Task 1 -
Reproduce the passage of the school days blog post that starts at "When I was in" and ends at "ride with strangers.", word for word.

Excerpt provided -
Thursday, April 22, 2021

Back In The Day

As part of the A-Z Blog Challenge this year, I'm trying to capture a little bit of what my life was like growing up, and record it here for my grands to read someday. Will they want to? Hmmm...we'll see. I  know I'd like to know more about my grandmother's childhood and maybe they will too.  

We all know the world has changed but writing it down forces me to acknowledge just how much. Today we're headed back to school. 

S is for School Days

Back in the day I walked to elementary school. That would be grades K-6, but Kindergarten was half- day and included a nap/rest. Those were the days-ha! The walk was about 7 blocks through the neighborhood and I always had my sister with me, along with our across the street neighbors and assorted other friends we collected en route. The kids in our neighborhood were tight and while we've all gone many different directions the ties from those long ago days still bind. 

As children we were taught not to talk to strangers, and to absolutely never get in a car with strangers, but for the most part there were no strangers, only neighbors. There was no scary internet or 24/7 news alerting parents to every awful thing out there, so a warning seemed sufficient. 

When I was in the first grade my friend and I were walking home for lunch, and a boy in my class was swinging his jacket overhead. The zipper caught me in the top of my head and I burst into tears and started running for home with blood gushing from the wound. When a woman working in her yard saw me racing by she ran to get her car keys and drive me the last two blocks. I told her no, I wasn't allowed to ride with strangers.

Extracted material -
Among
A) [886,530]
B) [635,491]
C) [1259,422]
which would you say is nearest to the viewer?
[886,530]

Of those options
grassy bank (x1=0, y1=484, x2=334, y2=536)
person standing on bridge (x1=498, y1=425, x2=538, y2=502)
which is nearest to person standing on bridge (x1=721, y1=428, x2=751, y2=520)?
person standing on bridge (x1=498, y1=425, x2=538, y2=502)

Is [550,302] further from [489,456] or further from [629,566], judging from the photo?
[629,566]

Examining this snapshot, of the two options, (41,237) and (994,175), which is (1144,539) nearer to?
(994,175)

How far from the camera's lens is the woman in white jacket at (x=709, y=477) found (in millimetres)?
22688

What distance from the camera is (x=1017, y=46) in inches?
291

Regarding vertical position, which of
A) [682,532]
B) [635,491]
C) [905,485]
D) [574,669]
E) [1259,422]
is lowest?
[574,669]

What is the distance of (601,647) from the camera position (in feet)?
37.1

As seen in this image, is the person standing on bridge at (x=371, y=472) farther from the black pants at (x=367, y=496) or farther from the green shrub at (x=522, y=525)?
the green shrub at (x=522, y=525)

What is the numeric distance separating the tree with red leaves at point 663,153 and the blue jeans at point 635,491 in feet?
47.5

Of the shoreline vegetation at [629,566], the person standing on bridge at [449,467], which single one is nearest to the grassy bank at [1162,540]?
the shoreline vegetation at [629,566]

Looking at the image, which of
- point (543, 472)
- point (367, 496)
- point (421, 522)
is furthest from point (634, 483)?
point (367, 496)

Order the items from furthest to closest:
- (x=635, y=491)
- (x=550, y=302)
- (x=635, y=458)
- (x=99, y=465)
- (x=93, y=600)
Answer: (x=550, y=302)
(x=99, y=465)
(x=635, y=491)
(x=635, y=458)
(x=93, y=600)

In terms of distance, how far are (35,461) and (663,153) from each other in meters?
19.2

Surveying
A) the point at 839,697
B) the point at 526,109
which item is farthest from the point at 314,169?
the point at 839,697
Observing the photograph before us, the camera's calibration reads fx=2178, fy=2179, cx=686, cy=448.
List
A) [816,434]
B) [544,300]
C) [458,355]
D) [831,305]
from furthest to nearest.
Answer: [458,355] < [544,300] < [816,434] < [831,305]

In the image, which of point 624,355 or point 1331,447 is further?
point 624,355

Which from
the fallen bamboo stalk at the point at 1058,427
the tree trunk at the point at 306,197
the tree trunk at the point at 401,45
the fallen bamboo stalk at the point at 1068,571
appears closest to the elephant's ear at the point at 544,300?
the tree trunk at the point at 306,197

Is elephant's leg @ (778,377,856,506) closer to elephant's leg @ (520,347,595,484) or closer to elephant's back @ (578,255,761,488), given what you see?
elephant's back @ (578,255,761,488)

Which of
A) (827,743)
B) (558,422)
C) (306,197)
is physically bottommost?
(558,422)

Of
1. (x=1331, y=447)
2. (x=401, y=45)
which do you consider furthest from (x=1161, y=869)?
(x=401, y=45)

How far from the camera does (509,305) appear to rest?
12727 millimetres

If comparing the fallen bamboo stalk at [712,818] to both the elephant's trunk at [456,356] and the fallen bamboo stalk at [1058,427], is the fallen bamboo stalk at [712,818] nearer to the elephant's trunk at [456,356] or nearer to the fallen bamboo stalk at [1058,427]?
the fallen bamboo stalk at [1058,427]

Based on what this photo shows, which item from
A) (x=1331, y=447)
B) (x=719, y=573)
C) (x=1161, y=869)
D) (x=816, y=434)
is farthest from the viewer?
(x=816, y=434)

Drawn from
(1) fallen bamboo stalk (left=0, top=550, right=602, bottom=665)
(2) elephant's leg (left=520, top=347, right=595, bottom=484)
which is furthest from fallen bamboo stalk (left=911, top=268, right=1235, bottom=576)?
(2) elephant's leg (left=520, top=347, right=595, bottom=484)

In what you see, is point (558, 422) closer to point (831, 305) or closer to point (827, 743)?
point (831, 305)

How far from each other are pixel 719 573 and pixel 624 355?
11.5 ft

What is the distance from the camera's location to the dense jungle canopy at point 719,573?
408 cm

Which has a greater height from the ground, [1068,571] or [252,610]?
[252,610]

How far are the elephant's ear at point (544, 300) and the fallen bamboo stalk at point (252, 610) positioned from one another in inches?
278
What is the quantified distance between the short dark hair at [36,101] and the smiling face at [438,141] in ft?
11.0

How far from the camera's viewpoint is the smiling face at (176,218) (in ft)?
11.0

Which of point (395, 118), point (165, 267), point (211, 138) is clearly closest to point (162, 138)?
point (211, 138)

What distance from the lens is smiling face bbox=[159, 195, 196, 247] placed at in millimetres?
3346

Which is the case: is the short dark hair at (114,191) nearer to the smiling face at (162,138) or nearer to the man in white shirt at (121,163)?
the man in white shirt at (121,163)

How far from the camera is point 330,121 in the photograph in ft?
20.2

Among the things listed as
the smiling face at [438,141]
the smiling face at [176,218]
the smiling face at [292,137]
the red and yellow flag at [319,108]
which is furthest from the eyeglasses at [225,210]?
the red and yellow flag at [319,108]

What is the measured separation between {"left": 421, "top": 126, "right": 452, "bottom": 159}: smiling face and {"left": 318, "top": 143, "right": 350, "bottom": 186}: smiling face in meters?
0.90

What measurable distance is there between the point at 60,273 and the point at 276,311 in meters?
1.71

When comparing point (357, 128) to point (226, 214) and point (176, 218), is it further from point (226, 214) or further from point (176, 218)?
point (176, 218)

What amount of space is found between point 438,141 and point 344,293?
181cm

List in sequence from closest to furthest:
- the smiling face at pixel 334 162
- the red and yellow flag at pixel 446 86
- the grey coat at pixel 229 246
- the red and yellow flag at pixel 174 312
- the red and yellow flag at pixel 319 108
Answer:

Task 2 -
Find every line in the rows above that contains the string "photograph", matching case exactly, and copy each of those lines in full.

Correct response 1 -
When I was in the first grade my friend and I were walking home for lunch, and a boy in my class was swinging his jacket overhead. The zipper caught me in the top of my head and I burst into tears and started running for home with blood gushing from the wound. When a woman working in her yard saw me racing by she ran to get her car keys and drive me the last two blocks. I told her no, I wasn't allowed to ride with strangers.

Correct response 2 -
Observing the photograph before us, the camera's calibration reads fx=2178, fy=2179, cx=686, cy=448.
How far from the camera is point 330,121 in the photograph in ft?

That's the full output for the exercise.